The Old Spice campaign is especially clever, I think, because it personalizes the experience. Every person automatically feels closer to things that affect/pertain to him or her, and Old Spice hit the marketing jackpot when they used Twitter to send individual video responses to their followers’ comments.
Not only is it extremely interactive and entertaining, it gets people watching — and that is the point of advertising.
It’s About the Viewer
This isn’t the first case of advertising personalization I’ve run into. More recently I heard about the Discovery Channel’s new series, “The Colony.” It’s hard to find concrete details on what the series will be about, but Discovery is really making it easy to get into it.
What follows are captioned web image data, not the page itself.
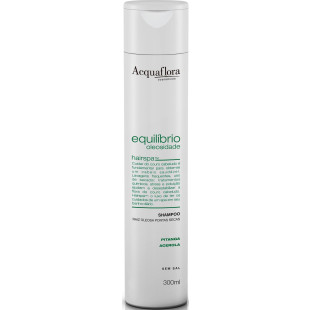 SHAMPOO ACQUAFLORA 300ML EQUILIBRIO OLEOSIDADE - RAIZ OLEOSA E PONTAS SECAS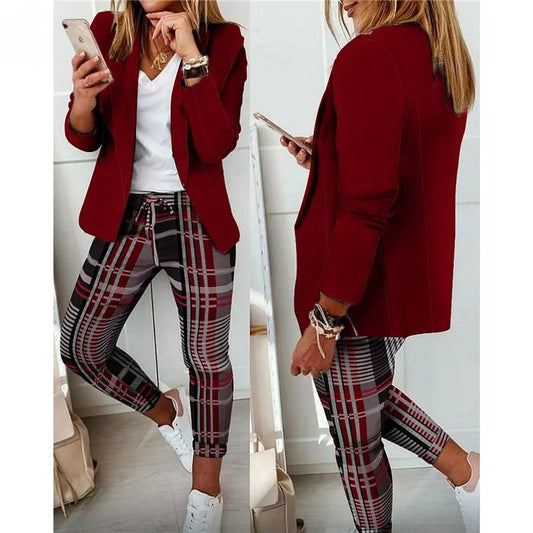 CD | Set blazer chic din două piese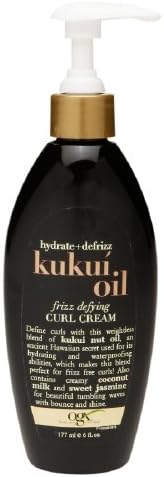 (OGX) Organix Kukui Oil Curl Cream 6oz (Frizz Defying) (2 Pack)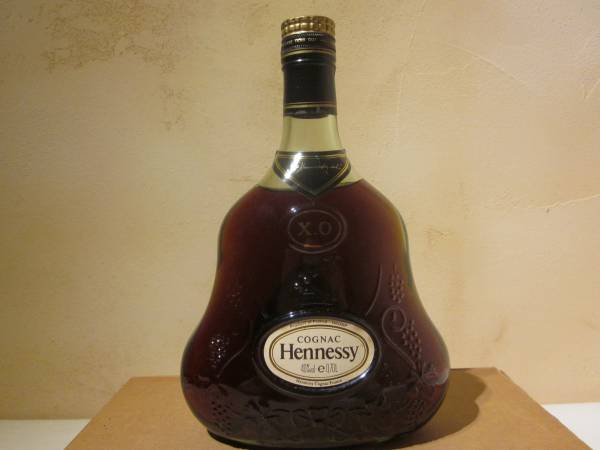 ヘネシー ＸＯ グリーンボトル コニャック 古酒　金キャップ A1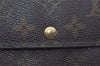 Auth Louis Vuitton Monogram Pochette Porte Monnaie Credit Wallet M61726 LV 7544I
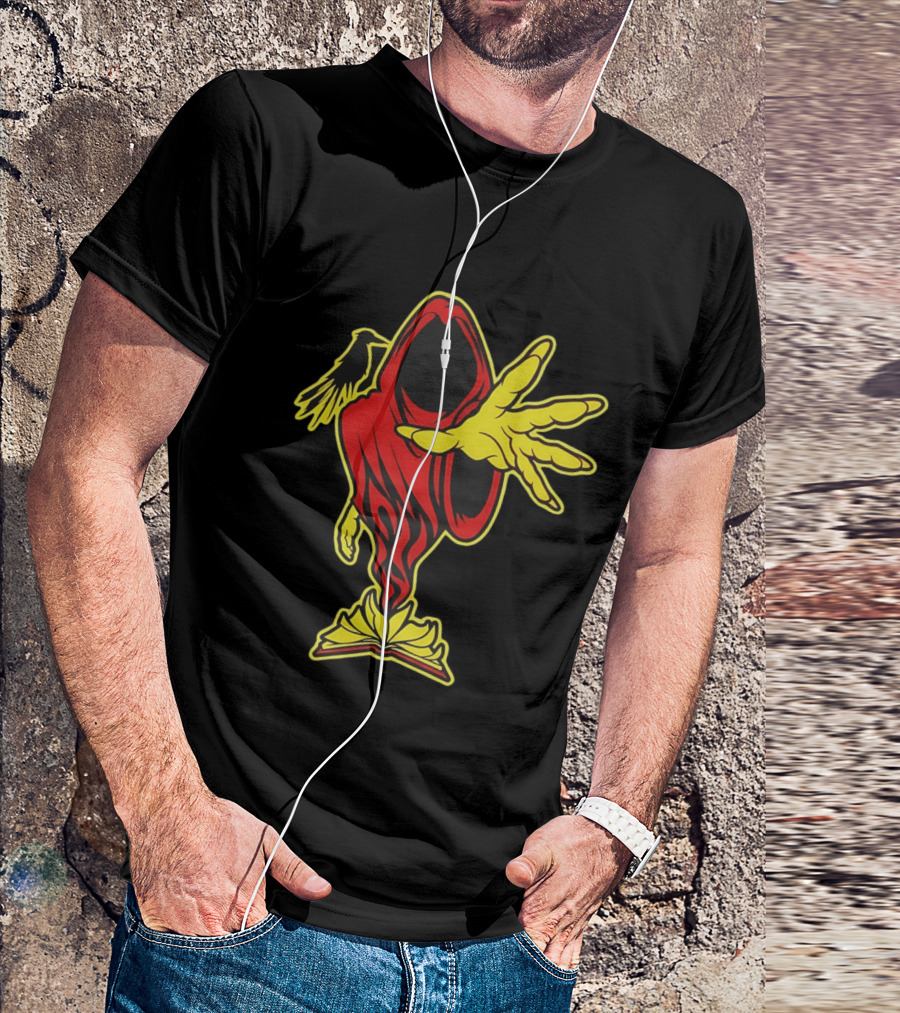 Insane Clown Posse Ringmaster Joker's Card Flame Hooded Figure T-Shirt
Upon visiting the link given on Discovery’s homepage, the visitor is greeted with this message:
A short video introduces the visitor to “The Colony,” and then he or she is invited to join the social experiment by linking up their Facebook account.
Here’s the genius thing: the website auto-populates the comments, messages, and videos with the user’s Facebook page information. Suddenly the user’s friends and family are the ones making comments, posting videos, and contracting the mystery virus.
If personalization gets people interested, I can imagine that a lot of people are now waiting for the July 27 premiere of “The Colony.” It’s a brilliant example of self-marketing.
So What Happened?
There are many, many more examples of intelligent advertising, on television, the Internet, and in print. It seems — thank the dear and fluffy Lord — that the rash of reality television may be ending (except on E! Television), and intelligence may be creeping back into the light of day.
A lot of this has to do with personalization. By bringing viewers/users into the loop, either by letting them control what happens or by using their provided information to tailor it to him/her, smart companies are tapping into a powerful marketing tool. I’m more willing to give my money or time to a company whom I feel I know and can trust.
I think companies are starting to see that they need to be catering to their best customers, not to the lowest common denominator. Their efforts to be cleverer could be a direct result of customers demanding it.
The companies who get with the program are likely seeing more sales. And I get to see more clever and better advertising. Intelligence wins again.